REQUIREMENTS
Please repeat the entries word for word, beginning at the line that contains "What spatial distance" and stopping after the line that contains "the teal phone case at the point at 632,533 →".

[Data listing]
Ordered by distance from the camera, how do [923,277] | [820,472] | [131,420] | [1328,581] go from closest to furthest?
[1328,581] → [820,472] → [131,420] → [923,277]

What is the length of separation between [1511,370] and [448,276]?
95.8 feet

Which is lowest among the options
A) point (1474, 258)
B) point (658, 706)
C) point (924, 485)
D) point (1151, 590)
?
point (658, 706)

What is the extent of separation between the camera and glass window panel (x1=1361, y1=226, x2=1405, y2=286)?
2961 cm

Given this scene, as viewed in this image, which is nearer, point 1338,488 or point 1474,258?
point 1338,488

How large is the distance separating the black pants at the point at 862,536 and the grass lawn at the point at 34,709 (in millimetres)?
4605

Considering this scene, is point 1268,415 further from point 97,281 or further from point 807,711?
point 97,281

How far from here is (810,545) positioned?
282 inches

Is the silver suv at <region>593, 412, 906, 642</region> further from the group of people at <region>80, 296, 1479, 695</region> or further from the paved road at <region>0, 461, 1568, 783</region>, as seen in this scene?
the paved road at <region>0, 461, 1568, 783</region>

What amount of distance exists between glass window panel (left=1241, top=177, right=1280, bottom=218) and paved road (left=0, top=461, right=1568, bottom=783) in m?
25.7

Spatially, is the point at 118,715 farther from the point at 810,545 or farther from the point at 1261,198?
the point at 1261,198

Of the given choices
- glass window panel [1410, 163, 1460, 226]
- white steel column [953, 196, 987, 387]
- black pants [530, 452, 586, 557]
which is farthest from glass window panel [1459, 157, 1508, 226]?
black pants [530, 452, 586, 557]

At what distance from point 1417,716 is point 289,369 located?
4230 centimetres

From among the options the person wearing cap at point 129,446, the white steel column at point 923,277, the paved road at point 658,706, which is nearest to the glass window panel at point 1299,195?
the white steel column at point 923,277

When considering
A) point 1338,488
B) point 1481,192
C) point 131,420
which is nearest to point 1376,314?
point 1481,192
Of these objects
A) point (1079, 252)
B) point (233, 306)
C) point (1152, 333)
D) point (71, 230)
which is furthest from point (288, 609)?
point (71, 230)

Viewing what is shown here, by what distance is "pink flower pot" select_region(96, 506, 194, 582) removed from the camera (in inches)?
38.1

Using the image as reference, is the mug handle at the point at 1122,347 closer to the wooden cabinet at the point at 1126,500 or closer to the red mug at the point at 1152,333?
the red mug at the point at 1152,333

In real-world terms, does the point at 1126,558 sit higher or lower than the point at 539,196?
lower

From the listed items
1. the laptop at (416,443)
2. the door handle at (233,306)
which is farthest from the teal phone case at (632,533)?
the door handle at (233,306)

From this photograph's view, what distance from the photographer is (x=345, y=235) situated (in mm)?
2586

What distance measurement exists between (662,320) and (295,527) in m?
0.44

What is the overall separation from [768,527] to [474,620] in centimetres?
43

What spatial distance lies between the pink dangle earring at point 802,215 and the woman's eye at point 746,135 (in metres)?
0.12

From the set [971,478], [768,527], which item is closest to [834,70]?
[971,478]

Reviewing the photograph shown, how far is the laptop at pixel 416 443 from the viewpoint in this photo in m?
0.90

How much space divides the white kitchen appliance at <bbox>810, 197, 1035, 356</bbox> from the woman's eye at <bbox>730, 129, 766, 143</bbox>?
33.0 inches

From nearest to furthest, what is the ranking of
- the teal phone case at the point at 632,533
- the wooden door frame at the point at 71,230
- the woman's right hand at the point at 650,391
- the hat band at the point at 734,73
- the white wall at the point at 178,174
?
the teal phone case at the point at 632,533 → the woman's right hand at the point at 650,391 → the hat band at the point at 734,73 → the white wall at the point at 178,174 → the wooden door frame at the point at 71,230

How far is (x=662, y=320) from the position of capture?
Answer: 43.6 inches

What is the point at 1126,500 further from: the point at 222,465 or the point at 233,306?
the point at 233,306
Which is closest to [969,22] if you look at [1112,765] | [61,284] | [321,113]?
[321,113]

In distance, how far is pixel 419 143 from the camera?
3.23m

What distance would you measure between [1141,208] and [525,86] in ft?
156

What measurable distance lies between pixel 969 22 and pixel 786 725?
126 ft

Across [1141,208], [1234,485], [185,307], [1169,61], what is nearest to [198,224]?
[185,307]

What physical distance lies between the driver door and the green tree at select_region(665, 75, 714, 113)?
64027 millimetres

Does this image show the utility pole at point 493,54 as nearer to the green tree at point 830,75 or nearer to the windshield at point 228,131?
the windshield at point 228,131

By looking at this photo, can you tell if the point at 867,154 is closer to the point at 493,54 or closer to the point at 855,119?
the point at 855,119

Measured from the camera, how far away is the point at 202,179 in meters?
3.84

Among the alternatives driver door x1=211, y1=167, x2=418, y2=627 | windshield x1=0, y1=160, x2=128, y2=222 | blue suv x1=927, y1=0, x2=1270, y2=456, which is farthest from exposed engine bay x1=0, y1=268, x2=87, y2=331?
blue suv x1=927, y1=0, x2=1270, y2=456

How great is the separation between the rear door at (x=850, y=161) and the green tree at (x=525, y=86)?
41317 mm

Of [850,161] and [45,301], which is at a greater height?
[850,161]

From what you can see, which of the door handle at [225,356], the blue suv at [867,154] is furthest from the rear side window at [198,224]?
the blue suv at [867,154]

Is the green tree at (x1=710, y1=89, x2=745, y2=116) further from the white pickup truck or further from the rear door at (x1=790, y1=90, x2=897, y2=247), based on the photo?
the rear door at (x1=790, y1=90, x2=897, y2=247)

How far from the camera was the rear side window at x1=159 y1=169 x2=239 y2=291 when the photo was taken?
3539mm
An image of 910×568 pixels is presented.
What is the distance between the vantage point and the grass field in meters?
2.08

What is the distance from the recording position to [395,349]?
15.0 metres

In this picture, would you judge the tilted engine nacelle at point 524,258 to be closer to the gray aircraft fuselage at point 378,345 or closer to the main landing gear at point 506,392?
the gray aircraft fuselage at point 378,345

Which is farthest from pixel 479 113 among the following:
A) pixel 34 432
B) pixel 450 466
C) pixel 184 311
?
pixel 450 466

OUTPUT
What spatial distance lies between the pink dangle earring at point 802,215 and the woman's eye at point 746,135 (in metres)?
0.12

From the set [971,478], [768,527], which item is closest to [834,70]?
[971,478]

Reviewing the photograph shown, how far is the laptop at pixel 416 443 from the viewpoint in this photo in m?
0.90

How much space divides the white kitchen appliance at <bbox>810, 197, 1035, 356</bbox> from the woman's eye at <bbox>730, 129, 766, 143</bbox>?
33.0 inches

From nearest to furthest, what is the ranking of
- the teal phone case at the point at 632,533
- the wooden door frame at the point at 71,230
- the woman's right hand at the point at 650,391
- the hat band at the point at 734,73
- the white wall at the point at 178,174
?
the teal phone case at the point at 632,533 → the woman's right hand at the point at 650,391 → the hat band at the point at 734,73 → the white wall at the point at 178,174 → the wooden door frame at the point at 71,230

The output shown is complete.